**ARBEITSANWEISUNG**: Nenne alle Personen, die der Textauszug namentlich erwähnt.

Mit einer Stellungnahme zur geplanten Reform des
Reichsjugendwohlfahrtsgesetzes wurde Heun beauftragt (Arbeitsbereich 2).
Stopp begann auf der Grundlage eines Memorandums von Collmer vom Sommer
1960 mit einer Untersuchung über das kirchliche Dienst- und Arbeitsrecht,
deren aktueller Anlaß die Verhandlungen über die Einführung des
Bundesangestelltentarifes waren (Arbeitsbereich 3). Die Arbeitsberichte
1961 und 1962 geben über die Methode dieser Untersuchung, die mit einer
umfangreichen statistischen Erhebung bei den Landesverbänden und mit
einer Sammlung des kirchlichen Dienst- und Arbeitsrechts verknüpft war,
Auskunft. Als Ergebnis legte er im Sommer 1963 einen umfangreichen
Arbeitsbericht zum "Dienst- und Arbeitsrecht in der Kirche" im Umfang von
ca. 700 Seiten vor. Ende Juli 1963 schied Stopp aus. Zu der vorgesehenen
Neubearbeitung des Berichts scheint es nicht mehr gekommen zu sein.
Heun, Stopp und Matthes gemeinsam widmeten sich der
Vorbereitung einer ersten empirischen Untersuchung der Struktur
diakonischer Arbeit (Arbeitsbereich 4); der Überschaubarkeit wegen wurde
der Stadtstaat Hamburg gewählt. Zur Finanzierung dieser großangelegten
Untersuchung konnte die Thyssen-Stiftung gewonnen werden (ADW, WI 9). Die
wissenschaftliche Leitung übernahm Krimm.
Zur
Durchführung der Untersuchung wurde in Hamburg eine Außenstelle des
Wissenschaftlichen Instituts eingerichtet. Zwei Diplom-Volkswirte nahmen
hier die Arbeit bereits Anfang 1962 auf. Zeitweise waren bis zu sechs
Mitarbeiter in Hamburg tätig. Über das Ergebnis der sog. "Hamburger
Untersuchung" geben die Akten des Wissenschaftlichen Instituts keine
Auskunft. Die Beschlußvorlage für die Sitzung des Diakonischen Rates am
4.3.1977, in der die Auflösung des Trägervereins beschlossen wurde, legt
die Vermutung nahe, die "Hamburger Untersuchung" sei ergebnislos
abgebrochen worden. Dort heißt es:
"Nach dem
Ausscheiden der wissenschaftlichen Mitarbeiter (Matthes und Stopp) wurde
die Hamburger Untersuchung zwar weitergeführt, jedoch nur mit in Hamburg
vorübergehend angestelten Hilfskräften. Die Arbeiten in Hamburg wurden
1966 eingestellt".

Zeilen aus einem Datensatz zum räumlichen Denken
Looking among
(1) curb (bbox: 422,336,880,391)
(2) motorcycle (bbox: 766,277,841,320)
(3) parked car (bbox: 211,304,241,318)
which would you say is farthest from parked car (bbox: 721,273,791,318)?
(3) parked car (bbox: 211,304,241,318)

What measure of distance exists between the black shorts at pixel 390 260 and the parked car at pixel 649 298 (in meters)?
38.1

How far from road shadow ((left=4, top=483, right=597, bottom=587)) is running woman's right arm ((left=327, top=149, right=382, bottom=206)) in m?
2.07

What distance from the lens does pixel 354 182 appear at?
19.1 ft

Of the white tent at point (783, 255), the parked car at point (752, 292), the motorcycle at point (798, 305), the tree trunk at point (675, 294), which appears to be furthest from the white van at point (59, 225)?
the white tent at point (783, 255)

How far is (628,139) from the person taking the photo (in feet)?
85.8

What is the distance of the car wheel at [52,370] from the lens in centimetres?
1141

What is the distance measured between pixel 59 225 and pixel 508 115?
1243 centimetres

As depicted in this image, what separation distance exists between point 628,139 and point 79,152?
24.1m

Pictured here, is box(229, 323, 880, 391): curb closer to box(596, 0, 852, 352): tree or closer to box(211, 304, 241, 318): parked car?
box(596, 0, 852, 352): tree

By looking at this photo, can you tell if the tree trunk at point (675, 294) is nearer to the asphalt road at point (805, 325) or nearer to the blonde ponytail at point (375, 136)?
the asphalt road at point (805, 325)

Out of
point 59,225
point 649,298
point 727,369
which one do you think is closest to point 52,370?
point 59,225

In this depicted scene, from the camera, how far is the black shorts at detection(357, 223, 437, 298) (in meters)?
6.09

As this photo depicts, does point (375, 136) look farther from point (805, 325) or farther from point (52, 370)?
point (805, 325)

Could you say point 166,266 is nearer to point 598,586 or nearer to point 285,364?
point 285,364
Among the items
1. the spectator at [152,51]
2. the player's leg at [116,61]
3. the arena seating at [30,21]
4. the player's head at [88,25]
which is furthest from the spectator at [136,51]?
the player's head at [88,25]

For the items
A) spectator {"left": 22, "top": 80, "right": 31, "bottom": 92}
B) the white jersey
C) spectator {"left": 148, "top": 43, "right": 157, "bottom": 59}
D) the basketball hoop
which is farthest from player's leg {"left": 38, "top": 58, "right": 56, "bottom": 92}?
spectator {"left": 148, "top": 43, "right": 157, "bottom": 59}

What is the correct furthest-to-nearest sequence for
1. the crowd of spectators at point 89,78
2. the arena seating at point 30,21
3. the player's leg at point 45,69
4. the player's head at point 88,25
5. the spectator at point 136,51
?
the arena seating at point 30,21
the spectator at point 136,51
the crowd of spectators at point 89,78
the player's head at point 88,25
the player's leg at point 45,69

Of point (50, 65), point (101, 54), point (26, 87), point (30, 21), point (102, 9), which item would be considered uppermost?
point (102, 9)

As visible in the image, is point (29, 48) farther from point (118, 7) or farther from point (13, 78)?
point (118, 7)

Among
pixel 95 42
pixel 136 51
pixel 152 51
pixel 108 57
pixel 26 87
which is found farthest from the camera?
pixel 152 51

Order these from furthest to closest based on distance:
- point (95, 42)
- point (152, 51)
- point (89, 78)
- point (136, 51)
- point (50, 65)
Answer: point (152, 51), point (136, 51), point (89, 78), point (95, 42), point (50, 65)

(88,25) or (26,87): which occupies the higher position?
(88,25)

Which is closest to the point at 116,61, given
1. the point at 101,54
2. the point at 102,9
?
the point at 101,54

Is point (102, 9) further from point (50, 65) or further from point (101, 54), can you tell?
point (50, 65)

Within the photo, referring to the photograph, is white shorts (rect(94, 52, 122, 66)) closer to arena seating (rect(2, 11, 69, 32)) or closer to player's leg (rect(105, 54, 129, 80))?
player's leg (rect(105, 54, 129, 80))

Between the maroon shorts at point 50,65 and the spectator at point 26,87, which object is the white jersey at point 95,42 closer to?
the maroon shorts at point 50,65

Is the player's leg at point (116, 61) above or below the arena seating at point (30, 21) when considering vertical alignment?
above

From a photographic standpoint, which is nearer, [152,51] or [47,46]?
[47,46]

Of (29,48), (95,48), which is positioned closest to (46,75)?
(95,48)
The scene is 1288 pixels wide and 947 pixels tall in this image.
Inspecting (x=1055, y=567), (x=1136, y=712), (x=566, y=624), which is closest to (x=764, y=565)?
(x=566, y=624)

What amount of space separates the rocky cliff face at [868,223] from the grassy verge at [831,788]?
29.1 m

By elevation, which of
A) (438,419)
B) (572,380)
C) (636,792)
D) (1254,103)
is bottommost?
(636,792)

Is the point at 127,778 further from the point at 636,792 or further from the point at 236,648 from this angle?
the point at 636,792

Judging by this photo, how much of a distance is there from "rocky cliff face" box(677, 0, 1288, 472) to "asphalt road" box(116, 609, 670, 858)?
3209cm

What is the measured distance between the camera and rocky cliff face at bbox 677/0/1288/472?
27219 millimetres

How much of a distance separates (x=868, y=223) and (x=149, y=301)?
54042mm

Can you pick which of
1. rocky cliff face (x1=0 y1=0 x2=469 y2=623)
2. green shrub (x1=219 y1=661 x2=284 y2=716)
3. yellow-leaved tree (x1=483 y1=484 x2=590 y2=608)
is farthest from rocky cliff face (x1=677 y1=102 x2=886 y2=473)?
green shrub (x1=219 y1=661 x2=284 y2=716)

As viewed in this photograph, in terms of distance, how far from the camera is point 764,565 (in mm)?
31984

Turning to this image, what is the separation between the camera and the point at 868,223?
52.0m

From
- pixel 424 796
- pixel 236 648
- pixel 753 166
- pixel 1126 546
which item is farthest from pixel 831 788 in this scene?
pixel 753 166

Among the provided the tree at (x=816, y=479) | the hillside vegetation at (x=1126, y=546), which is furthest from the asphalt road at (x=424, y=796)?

**SCHRIFTLICHE ANTWORT**: Heun, Stopp, Collmer, Matthes, Krimm